"Ser feliz é uma actividade que requer toda uma vida e não pode existir em menos tempo" - Aristóteles, Ética a Nicómaco
quinta-feira, 7 de outubro de 2021
Quem não gostaria de saber?
Não
pretendo, nem seria capaz de dizer o que a universidade é, ou foi, nem o que
pode ser, nem o que deve ser e, menos ainda (se é que tal é possível), o que
será. Pretendo dizer, simplesmente, que não acredito que haja alguém capaz de o
fazer. E creio que não estou a jogar com as palavras para além do significado
que elas, prosaicamente, comportam. Claro que a minha opinião, corresponda ou
não à minha crença (tantas vezes se afirma uma coisa e se pensa outra), não
vale pelo que penso, mas pelo que significa.
Neste
caso, o que ela significa é anódino (cada um acredita naquilo que lhe aprouver),
enquanto não apresentar razões plausíveis para afirmar o que afirmo.
Para
que não seja completamente gratuito, admitindo que não é de tal modo óbvio o porquê
de «não acreditar que haja alguém capaz de o fazer», passo a esboçar meras
presunções.
Se
para dizer o que é uma pedra não basta a ciência toda, nem a filosofia toda,
nem toda a poesia, pode ser uma simples pedra no sapato, ou na cabeça, em forma
de um rei, ou de pavimento, pedra angular, pedra preciosa, parte de um todo desconhecido,
que não pode ser deduzido dela, que não existe sem ela, não sabendo nós se
subsistirá o significado que ela tem para a ciência, para a filosofia, para a
poesia e, inerentemente, para o homem, se este desaparecer, quanto mais não
será necessário para dizer o que a universidade é? Haverá alguma ciência, ou interconexão
de ciências que nos disponibilize a representação do que a universidade é de um
modo pelo menos tão claro como é possível representar os ambientes em que terá
surgido a vida?
Se
é difícil ou impossível dizer o que uma coisa é, quanto mais difícil não será
dizer o que ela foi?

******

Copie integralmente o texto acima sobre a universidade, sem qualquer alteração.

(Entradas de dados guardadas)
******

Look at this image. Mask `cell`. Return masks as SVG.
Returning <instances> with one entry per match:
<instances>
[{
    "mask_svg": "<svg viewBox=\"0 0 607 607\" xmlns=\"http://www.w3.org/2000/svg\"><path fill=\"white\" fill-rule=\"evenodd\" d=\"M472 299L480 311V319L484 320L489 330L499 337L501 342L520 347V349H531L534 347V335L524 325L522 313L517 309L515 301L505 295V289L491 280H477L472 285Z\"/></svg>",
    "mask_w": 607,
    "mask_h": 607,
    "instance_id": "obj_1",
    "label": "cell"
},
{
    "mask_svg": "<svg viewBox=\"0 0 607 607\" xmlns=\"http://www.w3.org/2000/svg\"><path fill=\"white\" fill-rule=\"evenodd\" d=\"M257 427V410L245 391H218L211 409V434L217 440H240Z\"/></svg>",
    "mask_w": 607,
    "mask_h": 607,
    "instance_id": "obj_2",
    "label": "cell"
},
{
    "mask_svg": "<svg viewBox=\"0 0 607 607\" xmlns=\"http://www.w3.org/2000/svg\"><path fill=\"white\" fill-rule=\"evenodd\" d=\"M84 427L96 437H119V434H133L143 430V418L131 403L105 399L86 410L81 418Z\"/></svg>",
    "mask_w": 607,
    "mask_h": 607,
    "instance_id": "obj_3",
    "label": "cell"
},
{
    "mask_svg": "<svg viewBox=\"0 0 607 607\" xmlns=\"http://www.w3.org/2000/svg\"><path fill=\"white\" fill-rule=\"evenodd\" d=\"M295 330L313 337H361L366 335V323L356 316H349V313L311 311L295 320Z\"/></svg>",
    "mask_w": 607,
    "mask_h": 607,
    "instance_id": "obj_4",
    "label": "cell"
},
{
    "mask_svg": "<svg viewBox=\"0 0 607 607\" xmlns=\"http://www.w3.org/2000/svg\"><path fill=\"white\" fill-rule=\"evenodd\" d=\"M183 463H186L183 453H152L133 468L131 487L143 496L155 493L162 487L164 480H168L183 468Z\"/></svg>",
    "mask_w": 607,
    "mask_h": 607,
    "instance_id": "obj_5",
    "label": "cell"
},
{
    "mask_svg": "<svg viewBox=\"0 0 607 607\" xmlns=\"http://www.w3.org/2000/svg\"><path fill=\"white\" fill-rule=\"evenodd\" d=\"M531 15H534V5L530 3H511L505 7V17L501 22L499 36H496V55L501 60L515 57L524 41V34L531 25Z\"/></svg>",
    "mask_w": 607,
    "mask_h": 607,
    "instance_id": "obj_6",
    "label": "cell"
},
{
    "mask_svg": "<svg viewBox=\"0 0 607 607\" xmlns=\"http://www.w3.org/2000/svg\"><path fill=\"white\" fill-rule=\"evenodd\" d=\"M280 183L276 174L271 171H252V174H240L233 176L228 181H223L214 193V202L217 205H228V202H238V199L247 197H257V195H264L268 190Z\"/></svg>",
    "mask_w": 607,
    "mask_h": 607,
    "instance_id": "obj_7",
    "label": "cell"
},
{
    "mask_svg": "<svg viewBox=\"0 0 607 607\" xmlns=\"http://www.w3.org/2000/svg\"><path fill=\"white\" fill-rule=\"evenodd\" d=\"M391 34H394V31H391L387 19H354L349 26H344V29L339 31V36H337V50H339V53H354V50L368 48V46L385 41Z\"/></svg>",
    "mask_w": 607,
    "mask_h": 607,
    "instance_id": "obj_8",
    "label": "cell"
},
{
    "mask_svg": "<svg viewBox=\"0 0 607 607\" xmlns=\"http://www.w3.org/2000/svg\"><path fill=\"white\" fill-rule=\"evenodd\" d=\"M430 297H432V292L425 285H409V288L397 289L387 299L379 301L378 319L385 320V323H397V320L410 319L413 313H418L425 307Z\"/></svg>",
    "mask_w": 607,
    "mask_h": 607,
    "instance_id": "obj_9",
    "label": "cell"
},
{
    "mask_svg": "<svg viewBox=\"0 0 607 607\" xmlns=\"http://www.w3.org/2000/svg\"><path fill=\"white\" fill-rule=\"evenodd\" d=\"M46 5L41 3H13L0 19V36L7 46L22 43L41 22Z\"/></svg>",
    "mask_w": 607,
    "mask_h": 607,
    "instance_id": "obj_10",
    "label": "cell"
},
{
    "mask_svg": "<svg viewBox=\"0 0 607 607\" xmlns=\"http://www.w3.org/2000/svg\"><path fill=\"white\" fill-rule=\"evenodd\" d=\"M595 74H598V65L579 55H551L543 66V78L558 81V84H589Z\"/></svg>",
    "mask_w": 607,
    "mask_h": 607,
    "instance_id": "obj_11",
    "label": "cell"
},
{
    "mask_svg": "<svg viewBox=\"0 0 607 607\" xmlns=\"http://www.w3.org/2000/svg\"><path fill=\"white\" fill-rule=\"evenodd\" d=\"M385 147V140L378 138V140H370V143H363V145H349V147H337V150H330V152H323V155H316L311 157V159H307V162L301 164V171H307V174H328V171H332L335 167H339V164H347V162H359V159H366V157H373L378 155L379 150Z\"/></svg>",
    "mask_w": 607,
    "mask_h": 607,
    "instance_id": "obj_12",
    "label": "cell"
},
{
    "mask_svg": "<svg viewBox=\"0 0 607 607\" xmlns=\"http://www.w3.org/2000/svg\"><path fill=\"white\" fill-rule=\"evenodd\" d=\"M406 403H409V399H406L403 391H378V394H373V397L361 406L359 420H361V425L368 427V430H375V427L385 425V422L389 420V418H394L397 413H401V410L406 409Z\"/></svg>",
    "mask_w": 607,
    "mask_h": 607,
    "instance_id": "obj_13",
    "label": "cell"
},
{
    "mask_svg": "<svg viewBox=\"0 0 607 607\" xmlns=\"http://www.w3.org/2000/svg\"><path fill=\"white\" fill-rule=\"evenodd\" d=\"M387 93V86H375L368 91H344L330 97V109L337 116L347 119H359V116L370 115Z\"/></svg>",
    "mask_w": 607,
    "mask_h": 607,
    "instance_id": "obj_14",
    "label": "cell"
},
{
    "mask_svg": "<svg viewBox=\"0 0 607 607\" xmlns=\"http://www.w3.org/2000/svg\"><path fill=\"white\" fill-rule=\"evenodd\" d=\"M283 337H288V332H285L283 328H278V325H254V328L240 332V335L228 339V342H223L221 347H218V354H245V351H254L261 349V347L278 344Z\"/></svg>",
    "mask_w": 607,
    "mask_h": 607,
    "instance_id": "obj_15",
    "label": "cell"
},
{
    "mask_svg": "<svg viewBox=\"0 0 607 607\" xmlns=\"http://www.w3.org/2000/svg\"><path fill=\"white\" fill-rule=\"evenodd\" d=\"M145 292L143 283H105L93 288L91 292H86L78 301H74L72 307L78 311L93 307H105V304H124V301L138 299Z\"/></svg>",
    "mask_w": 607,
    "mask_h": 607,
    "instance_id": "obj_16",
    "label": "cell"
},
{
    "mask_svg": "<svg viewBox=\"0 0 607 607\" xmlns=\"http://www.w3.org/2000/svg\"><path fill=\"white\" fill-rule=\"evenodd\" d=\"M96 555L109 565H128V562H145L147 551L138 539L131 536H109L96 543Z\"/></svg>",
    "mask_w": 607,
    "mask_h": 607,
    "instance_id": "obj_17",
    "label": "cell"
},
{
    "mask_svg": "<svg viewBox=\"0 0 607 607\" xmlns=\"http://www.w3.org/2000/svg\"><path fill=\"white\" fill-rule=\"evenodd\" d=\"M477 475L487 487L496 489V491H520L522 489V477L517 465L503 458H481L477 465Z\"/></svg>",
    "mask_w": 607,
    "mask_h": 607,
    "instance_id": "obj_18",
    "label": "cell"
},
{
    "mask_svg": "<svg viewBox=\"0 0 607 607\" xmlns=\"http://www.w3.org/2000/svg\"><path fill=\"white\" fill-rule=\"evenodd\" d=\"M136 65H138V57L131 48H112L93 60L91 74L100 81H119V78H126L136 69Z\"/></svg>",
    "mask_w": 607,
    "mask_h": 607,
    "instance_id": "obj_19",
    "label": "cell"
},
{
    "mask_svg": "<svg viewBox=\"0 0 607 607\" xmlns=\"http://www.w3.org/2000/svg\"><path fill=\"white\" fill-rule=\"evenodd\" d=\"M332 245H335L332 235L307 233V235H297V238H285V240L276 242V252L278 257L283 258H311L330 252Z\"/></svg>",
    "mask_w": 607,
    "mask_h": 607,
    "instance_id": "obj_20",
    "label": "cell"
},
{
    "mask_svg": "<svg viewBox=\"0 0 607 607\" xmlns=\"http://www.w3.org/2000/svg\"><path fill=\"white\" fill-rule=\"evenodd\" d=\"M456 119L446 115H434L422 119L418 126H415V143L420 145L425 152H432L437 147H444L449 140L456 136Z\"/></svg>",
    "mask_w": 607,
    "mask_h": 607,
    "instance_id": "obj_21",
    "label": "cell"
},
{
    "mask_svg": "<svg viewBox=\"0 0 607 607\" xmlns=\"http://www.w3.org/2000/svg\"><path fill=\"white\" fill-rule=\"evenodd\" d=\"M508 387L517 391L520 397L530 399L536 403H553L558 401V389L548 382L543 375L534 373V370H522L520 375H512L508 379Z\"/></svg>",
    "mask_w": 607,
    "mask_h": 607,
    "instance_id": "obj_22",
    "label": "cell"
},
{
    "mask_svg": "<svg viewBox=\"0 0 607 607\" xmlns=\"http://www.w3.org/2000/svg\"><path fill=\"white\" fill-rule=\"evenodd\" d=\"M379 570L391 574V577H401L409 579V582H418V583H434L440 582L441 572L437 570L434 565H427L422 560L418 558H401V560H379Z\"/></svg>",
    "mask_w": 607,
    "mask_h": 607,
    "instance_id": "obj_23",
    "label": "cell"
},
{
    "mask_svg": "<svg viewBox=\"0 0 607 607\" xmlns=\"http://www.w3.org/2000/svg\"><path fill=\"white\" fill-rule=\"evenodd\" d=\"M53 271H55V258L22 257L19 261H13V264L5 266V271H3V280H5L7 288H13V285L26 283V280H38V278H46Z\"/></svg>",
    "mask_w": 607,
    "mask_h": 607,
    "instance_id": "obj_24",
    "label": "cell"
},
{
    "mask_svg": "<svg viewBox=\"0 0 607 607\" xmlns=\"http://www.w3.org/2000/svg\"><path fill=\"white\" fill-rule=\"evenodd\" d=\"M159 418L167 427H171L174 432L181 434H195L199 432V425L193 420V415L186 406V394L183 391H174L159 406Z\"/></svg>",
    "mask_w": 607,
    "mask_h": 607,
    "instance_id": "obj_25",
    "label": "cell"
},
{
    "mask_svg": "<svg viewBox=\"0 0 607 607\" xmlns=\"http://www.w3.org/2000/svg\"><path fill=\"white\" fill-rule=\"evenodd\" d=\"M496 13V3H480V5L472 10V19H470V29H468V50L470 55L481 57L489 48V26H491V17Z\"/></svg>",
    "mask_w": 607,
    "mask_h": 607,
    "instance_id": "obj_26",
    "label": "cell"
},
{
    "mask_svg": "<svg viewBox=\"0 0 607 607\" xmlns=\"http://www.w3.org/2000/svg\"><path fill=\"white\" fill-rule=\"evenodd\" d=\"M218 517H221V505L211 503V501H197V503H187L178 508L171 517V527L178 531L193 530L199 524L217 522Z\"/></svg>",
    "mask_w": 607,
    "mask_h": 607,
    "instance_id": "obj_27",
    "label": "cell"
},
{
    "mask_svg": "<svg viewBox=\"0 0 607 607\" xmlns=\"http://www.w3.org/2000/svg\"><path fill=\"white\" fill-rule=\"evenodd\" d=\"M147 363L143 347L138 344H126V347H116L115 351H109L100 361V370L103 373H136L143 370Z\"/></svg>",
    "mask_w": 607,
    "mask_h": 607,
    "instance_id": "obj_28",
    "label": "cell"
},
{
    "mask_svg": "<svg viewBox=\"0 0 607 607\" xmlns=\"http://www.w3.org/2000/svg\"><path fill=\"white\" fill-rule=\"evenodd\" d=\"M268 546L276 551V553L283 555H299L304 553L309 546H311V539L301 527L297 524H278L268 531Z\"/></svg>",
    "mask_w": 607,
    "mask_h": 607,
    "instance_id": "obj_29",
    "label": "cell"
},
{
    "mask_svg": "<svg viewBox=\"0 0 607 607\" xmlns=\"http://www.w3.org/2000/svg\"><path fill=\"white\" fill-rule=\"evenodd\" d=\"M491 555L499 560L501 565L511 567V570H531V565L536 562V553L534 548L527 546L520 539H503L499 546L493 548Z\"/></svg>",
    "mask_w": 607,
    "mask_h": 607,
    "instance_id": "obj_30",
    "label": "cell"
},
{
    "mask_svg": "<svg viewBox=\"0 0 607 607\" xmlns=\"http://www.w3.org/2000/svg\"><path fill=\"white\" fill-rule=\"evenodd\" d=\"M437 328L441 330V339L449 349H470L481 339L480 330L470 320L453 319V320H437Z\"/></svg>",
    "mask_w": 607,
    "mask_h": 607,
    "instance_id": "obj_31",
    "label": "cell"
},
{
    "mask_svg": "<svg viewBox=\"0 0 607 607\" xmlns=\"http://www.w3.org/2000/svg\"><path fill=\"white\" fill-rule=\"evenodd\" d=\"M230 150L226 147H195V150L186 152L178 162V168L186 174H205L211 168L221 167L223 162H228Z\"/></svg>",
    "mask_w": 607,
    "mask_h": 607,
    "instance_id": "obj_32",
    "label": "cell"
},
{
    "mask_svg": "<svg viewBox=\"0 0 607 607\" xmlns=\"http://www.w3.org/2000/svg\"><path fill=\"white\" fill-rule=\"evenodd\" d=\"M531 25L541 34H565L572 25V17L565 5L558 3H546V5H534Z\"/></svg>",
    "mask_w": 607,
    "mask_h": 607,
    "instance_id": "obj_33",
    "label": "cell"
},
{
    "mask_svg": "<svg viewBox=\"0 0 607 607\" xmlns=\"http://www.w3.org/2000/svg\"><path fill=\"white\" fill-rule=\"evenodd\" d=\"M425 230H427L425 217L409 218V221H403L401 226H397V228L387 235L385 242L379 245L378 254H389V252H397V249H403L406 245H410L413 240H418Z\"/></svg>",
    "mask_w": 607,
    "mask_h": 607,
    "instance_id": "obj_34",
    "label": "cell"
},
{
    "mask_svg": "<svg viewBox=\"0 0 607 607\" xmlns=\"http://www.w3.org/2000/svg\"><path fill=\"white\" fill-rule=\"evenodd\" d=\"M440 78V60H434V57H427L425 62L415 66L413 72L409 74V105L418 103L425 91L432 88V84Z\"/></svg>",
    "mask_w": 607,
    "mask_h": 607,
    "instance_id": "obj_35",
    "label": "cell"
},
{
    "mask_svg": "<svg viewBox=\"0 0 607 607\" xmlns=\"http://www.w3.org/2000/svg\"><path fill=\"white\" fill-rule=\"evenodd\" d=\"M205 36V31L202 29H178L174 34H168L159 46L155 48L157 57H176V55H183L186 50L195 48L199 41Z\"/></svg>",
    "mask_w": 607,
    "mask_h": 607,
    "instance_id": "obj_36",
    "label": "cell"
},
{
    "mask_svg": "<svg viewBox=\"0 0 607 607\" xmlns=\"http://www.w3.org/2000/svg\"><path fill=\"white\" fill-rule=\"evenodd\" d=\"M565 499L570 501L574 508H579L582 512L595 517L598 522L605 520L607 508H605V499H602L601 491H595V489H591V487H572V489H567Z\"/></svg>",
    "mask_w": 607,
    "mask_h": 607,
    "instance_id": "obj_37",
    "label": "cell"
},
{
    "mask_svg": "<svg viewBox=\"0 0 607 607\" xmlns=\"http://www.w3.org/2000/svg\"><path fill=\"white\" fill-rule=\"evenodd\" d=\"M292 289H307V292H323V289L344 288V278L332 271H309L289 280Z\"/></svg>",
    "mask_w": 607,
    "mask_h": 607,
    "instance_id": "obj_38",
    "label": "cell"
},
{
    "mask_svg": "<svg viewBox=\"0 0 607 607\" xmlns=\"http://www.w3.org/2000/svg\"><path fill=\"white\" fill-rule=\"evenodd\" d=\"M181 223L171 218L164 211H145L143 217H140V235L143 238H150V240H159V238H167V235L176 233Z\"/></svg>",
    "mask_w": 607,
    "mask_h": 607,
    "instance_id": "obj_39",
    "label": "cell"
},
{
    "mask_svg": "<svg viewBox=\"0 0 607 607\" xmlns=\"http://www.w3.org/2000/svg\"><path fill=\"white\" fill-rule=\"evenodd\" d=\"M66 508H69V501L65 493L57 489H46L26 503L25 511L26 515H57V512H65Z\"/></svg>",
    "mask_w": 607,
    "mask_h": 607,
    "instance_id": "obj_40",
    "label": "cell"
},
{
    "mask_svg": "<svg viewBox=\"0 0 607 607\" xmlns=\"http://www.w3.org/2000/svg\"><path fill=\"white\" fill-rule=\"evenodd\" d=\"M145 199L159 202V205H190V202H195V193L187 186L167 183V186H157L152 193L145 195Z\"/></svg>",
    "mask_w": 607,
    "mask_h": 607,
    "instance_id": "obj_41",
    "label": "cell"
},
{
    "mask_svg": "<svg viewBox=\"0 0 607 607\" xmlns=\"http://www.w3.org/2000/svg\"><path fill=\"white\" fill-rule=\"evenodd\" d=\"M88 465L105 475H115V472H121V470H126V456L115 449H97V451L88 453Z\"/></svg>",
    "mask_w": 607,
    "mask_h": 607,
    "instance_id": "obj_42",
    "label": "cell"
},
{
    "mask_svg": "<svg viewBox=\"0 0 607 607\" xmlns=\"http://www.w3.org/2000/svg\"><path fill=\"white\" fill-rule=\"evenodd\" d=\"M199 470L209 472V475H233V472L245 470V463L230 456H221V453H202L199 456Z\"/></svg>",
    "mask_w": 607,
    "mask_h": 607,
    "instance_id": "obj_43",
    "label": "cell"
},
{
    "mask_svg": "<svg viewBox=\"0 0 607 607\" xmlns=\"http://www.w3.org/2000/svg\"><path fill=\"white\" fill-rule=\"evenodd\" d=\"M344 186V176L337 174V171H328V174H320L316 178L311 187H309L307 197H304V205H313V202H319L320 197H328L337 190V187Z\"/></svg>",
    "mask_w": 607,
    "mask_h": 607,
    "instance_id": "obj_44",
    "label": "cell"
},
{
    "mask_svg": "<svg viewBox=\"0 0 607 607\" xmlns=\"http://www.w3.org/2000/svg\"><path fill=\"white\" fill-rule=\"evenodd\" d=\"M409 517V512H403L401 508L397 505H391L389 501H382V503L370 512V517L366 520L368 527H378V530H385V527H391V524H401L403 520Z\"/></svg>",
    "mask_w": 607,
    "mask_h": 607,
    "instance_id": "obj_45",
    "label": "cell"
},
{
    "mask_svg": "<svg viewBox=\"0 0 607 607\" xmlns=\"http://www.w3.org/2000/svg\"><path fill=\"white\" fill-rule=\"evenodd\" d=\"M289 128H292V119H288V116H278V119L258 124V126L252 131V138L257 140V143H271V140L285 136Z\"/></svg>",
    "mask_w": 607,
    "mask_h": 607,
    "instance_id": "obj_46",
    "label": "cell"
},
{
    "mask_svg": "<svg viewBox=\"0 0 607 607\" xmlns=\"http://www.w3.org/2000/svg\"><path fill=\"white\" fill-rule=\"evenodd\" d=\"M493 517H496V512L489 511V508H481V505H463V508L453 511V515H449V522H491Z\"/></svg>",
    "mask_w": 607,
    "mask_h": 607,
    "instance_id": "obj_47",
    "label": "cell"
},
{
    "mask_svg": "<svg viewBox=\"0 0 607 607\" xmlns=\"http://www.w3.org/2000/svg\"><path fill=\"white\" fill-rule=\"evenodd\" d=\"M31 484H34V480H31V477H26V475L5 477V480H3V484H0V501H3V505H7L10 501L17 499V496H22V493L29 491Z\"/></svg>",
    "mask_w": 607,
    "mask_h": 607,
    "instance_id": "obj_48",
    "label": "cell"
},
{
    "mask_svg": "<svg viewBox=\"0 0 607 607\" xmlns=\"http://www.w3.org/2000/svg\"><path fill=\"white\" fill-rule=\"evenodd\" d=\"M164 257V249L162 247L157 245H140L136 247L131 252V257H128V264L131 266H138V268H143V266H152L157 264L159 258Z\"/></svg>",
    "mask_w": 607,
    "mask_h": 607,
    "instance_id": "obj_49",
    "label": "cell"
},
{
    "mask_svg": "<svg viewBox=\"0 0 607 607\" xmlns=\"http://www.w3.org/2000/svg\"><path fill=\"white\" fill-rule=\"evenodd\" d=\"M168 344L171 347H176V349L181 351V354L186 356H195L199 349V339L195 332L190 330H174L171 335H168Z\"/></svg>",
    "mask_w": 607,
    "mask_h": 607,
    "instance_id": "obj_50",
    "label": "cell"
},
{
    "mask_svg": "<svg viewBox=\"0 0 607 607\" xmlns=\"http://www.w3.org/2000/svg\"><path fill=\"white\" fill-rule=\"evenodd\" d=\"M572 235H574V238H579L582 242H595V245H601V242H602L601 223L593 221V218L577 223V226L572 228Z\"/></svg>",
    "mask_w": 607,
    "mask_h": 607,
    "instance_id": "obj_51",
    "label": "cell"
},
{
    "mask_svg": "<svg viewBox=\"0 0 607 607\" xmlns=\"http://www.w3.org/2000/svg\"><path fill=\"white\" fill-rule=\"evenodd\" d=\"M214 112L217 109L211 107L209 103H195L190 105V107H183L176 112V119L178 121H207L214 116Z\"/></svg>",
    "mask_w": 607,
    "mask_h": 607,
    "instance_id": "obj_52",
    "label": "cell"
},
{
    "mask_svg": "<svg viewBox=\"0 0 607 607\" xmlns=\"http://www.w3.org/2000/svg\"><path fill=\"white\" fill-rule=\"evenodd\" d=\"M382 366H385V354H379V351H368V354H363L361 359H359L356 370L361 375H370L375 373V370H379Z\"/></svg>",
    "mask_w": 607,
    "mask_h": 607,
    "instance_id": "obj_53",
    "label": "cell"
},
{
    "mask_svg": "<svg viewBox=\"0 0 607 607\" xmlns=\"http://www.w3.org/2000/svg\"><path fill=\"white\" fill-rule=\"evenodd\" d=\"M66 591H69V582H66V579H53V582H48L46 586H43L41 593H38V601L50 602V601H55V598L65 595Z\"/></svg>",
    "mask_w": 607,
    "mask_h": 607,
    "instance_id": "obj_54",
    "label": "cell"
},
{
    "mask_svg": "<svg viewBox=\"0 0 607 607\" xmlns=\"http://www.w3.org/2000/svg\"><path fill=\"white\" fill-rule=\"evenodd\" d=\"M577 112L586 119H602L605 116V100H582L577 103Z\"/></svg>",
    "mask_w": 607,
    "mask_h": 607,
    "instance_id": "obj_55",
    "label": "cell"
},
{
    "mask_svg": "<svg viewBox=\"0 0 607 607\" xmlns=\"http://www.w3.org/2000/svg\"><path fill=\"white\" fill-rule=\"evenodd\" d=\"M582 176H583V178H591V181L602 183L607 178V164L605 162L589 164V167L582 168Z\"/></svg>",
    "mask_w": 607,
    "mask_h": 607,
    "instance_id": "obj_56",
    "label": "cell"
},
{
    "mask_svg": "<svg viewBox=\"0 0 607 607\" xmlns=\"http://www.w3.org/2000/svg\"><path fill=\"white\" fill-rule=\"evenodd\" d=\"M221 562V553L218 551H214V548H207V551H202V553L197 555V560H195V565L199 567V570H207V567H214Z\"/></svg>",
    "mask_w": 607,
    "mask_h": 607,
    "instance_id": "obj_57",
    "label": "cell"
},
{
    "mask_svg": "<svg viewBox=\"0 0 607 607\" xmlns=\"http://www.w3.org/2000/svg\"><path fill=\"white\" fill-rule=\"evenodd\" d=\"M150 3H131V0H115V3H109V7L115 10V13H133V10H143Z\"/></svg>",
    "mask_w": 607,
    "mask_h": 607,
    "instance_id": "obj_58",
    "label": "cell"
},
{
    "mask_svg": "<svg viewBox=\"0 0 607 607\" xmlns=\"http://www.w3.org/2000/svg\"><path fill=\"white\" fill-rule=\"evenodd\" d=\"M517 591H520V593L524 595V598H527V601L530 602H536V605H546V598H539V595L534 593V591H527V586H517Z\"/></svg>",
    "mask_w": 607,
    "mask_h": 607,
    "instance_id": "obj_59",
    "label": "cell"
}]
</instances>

******

■ Resultado do exercício ■
"Ser feliz é uma actividade que requer toda uma vida e não pode existir em menos tempo" - Aristóteles, Ética a Nicómaco
quinta-feira, 7 de outubro de 2021
Quem não gostaria de saber?
Não
pretendo, nem seria capaz de dizer o que a universidade é, ou foi, nem o que
pode ser, nem o que deve ser e, menos ainda (se é que tal é possível), o que
será. Pretendo dizer, simplesmente, que não acredito que haja alguém capaz de o
fazer. E creio que não estou a jogar com as palavras para além do significado
que elas, prosaicamente, comportam. Claro que a minha opinião, corresponda ou
não à minha crença (tantas vezes se afirma uma coisa e se pensa outra), não
vale pelo que penso, mas pelo que significa.
Neste
caso, o que ela significa é anódino (cada um acredita naquilo que lhe aprouver),
enquanto não apresentar razões plausíveis para afirmar o que afirmo.
Para
que não seja completamente gratuito, admitindo que não é de tal modo óbvio o porquê
de «não acreditar que haja alguém capaz de o fazer», passo a esboçar meras
presunções.
Se
para dizer o que é uma pedra não basta a ciência toda, nem a filosofia toda,
nem toda a poesia, pode ser uma simples pedra no sapato, ou na cabeça, em forma
de um rei, ou de pavimento, pedra angular, pedra preciosa, parte de um todo desconhecido,
que não pode ser deduzido dela, que não existe sem ela, não sabendo nós se
subsistirá o significado que ela tem para a ciência, para a filosofia, para a
poesia e, inerentemente, para o homem, se este desaparecer, quanto mais não
será necessário para dizer o que a universidade é? Haverá alguma ciência, ou interconexão
de ciências que nos disponibilize a representação do que a universidade é de um
modo pelo menos tão claro como é possível representar os ambientes em que terá
surgido a vida?
Se
é difícil ou impossível dizer o que uma coisa é, quanto mais difícil não será
dizer o que ela foi?